On the one hand, you have actually zero sustainable evidence in favor of the existence of the supernatural—but on the other hand, you have movies like The Rite, starring Anthony Hopkins, based on an actual Father Gary Thomas’ actual life spent performing around sixty actual exorcisms. You have books like The Field Guide to Demons, half-instructional-pamphlet, half-guidebook, complied by Carol K Mack on the subject of various demons and demonic entities; and countless Tumblr witch blogs, which expound countless rituals and prayers and (un)successful spells. There’s that girl Megan from high school, who had the best job at the coolest coffeeshop and allegedly performed some prosperity spell to get it—and who would hire her, you wonder, without some kind of magical coercion going on? There’s also me, beginning my essay with in favor of, although all artistic reasoning would place the positives at the end of an evaluative paper. It all belies partiality on my part.
Maybe what’s so immortally attractive about witchcraft in particular is that it can’t be dissociated from the baggage of femininity. A witch is a woman who essentially fails to fulfill the expectations of her sex—she is unchaste, unpassive, and ugly. She is the worst-case woman. The archetypical crone is so exempt from the status quo that she becomes monstrous, although what is most fearsome about her is how she wholly embraces this darkness. She is willfully anti-feminine, passionately unpleasant, and absolutely threatening. It offers an interesting subversion to any young girl just starting to panic about body odor.
But outside of the theoretical discourse, why has the practical aspect of magic persisted? My sister used to read these “teen witchcraft” books back when she was a tortured teenager. She had these naked black candles that drooled stinky, sticky wax everywhere, and all these kooky books fawning over the right phase of moon to perform a love spell under—she must have tried them out? And they didn’t work. So that should put to rest the entire notion of witchcraft.
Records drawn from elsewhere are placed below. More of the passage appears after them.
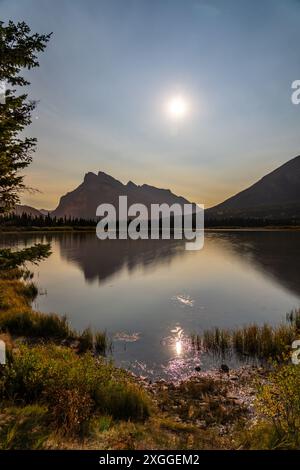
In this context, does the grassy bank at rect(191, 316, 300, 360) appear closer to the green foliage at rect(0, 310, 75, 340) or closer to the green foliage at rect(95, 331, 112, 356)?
the green foliage at rect(95, 331, 112, 356)

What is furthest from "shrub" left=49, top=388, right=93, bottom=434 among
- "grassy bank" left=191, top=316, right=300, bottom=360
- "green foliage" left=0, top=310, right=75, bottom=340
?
"green foliage" left=0, top=310, right=75, bottom=340

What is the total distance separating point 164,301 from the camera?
27688 mm

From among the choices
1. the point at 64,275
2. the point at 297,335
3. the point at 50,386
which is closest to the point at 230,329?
the point at 297,335

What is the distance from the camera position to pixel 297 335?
16.3 m

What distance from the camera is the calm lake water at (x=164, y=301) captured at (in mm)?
15711

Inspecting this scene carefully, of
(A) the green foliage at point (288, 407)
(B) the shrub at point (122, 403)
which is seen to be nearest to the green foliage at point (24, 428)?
(B) the shrub at point (122, 403)

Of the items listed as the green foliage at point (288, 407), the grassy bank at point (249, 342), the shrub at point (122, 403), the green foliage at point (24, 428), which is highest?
the green foliage at point (288, 407)

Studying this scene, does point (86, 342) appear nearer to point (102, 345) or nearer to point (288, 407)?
point (102, 345)

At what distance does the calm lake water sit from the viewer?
15711 millimetres

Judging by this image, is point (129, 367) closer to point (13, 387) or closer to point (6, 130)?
point (13, 387)

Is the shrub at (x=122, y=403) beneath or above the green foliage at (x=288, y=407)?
beneath

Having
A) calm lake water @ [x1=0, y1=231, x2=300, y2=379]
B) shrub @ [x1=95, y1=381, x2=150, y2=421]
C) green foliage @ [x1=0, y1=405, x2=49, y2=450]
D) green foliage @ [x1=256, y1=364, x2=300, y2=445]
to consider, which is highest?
green foliage @ [x1=256, y1=364, x2=300, y2=445]

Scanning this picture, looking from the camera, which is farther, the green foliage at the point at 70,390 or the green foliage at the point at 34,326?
the green foliage at the point at 34,326

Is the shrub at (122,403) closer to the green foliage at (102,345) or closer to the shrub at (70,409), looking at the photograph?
the shrub at (70,409)
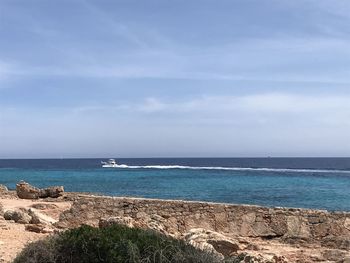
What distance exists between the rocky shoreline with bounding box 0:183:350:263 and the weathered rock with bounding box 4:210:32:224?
1.95ft

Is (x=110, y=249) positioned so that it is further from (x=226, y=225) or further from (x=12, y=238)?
(x=226, y=225)

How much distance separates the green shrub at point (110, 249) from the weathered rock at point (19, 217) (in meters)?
6.68

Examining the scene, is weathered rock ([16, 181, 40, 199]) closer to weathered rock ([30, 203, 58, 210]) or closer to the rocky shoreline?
weathered rock ([30, 203, 58, 210])

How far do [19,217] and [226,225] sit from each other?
560 cm

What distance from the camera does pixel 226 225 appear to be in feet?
37.1

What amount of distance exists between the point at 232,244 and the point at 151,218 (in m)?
2.59

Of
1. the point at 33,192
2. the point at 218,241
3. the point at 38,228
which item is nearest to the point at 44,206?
the point at 33,192

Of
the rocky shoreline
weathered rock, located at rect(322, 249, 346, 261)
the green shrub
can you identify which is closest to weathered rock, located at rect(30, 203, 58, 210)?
the rocky shoreline

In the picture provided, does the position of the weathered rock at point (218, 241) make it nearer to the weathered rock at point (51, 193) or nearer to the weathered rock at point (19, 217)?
the weathered rock at point (19, 217)

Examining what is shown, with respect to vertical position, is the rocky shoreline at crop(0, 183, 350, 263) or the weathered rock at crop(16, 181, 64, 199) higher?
the rocky shoreline at crop(0, 183, 350, 263)

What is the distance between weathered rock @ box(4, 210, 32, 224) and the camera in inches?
527

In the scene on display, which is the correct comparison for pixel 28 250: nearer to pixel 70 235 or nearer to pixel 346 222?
pixel 70 235

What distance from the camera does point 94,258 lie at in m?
6.48

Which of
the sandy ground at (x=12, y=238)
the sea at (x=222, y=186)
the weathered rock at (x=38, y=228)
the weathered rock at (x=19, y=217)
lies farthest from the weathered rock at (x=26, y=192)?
the weathered rock at (x=38, y=228)
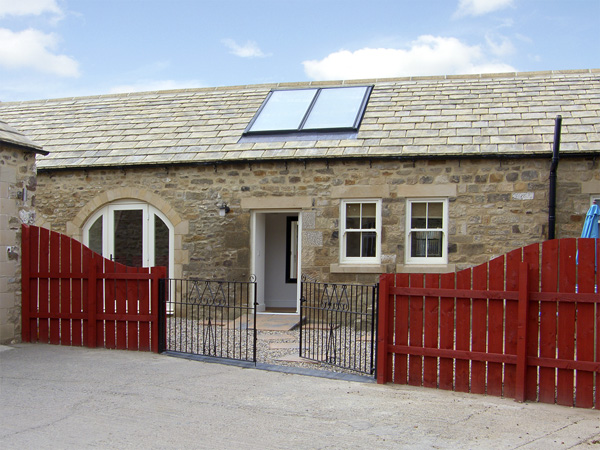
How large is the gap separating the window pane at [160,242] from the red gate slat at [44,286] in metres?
3.83

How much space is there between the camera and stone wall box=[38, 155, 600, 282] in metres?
11.1

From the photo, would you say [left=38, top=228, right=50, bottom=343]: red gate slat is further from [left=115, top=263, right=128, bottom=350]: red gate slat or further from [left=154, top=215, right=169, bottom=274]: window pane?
[left=154, top=215, right=169, bottom=274]: window pane

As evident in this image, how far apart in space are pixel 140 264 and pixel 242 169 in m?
3.03

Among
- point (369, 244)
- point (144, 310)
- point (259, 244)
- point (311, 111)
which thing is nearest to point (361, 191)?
point (369, 244)

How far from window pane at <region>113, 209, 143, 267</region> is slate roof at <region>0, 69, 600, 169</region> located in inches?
44.9

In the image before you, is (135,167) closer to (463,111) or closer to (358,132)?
(358,132)

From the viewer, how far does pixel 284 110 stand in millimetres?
13969

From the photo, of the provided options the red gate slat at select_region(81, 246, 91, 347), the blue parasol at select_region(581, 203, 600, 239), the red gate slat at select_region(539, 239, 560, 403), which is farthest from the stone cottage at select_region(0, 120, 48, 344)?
the blue parasol at select_region(581, 203, 600, 239)

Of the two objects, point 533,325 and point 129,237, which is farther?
point 129,237

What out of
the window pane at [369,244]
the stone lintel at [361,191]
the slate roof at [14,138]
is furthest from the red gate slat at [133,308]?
the window pane at [369,244]

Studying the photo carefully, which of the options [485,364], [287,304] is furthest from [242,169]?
[485,364]

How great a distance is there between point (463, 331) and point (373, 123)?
693cm

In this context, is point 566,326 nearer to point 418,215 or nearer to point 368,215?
point 418,215

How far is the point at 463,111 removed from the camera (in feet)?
41.9
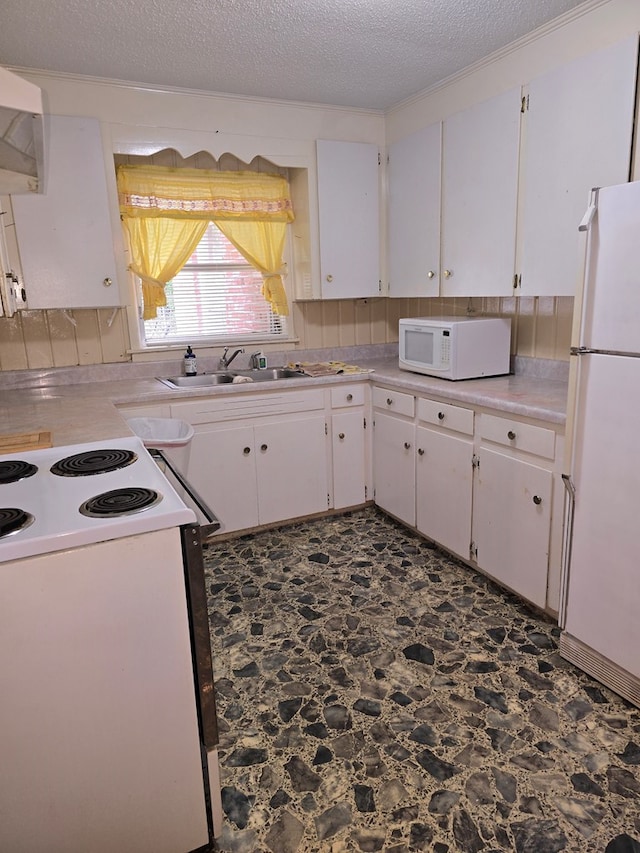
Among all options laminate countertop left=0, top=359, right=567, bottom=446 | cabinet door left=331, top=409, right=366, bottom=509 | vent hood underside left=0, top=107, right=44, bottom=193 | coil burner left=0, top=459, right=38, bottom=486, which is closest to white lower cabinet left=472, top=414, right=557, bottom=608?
laminate countertop left=0, top=359, right=567, bottom=446

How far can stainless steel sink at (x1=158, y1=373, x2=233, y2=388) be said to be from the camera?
11.1 feet

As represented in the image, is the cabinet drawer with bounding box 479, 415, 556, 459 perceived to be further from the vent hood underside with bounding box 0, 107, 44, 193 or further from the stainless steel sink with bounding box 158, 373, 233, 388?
the vent hood underside with bounding box 0, 107, 44, 193

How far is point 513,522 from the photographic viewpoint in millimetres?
2535

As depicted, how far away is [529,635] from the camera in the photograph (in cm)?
237

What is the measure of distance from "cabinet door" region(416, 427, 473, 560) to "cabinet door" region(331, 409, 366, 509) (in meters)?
0.51

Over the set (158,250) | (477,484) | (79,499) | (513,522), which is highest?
(158,250)

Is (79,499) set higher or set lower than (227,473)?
higher

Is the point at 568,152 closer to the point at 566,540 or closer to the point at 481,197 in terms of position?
the point at 481,197

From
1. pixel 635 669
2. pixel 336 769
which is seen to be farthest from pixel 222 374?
pixel 635 669

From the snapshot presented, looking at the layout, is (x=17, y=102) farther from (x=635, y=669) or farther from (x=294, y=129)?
(x=294, y=129)

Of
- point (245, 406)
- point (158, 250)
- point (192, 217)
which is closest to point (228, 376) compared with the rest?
point (245, 406)

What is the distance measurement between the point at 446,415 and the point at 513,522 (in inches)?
25.2

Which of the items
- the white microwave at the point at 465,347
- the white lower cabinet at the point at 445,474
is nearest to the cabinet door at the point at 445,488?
the white lower cabinet at the point at 445,474

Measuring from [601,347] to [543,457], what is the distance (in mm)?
617
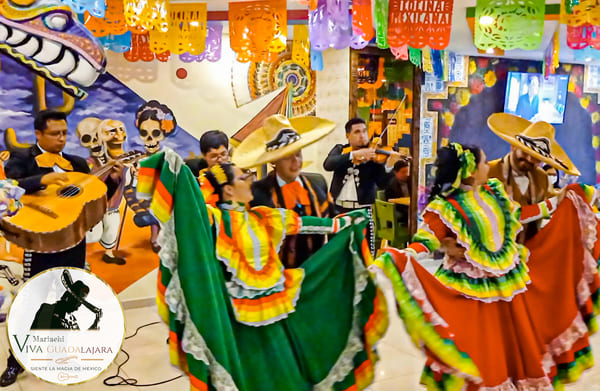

And we can reason it out, too. Like in the Mahabharata, literal sister wives Ambika and Ambalika (the third sister is named Amba) are widowed without heirs, so the late king’s viciously-unkempt brother, Rishi Veda Vyasa, is conscripted to father the next princes. When he first approaches Ambika, she shuts her eyes in fear, so her son is born blind. He comes next to Ambalika, who blanches, and her son is born white. This story has always made a lot of sense to me, because it’s so reasonable. If you’ve never learned Punnett squares, how are you going to make sense of genetic abnormalities like albinism or sightlessness? You pin it on the mother—in this case, two grieving widows who had to fuck some allegedly-monstrous ascetic, at the behest of their mother-in-law. Magic isn’t real and never was: it’s a term we use to describe a guiding force we can’t perceive, like genetics, and love, and the luck of getting a really cool job.
And yet none of this is satisfying. It could be that maybe one story in a thousand is true— maybe there’s one demon in the whole of Colorado, lurking deep in the snowed-over forest, agitating dogs and frightening hikers; maybe one young woman is afflicted with genuine possession in the entire United States, every fifty years, and only during the heavy-flow stage of her first bad period. Some accounts could be true, but they’re so mild and vague, and so unlikely to be true at all it’s silly to even consider it, but here I am, sitting in a house that has every light on, still wondering.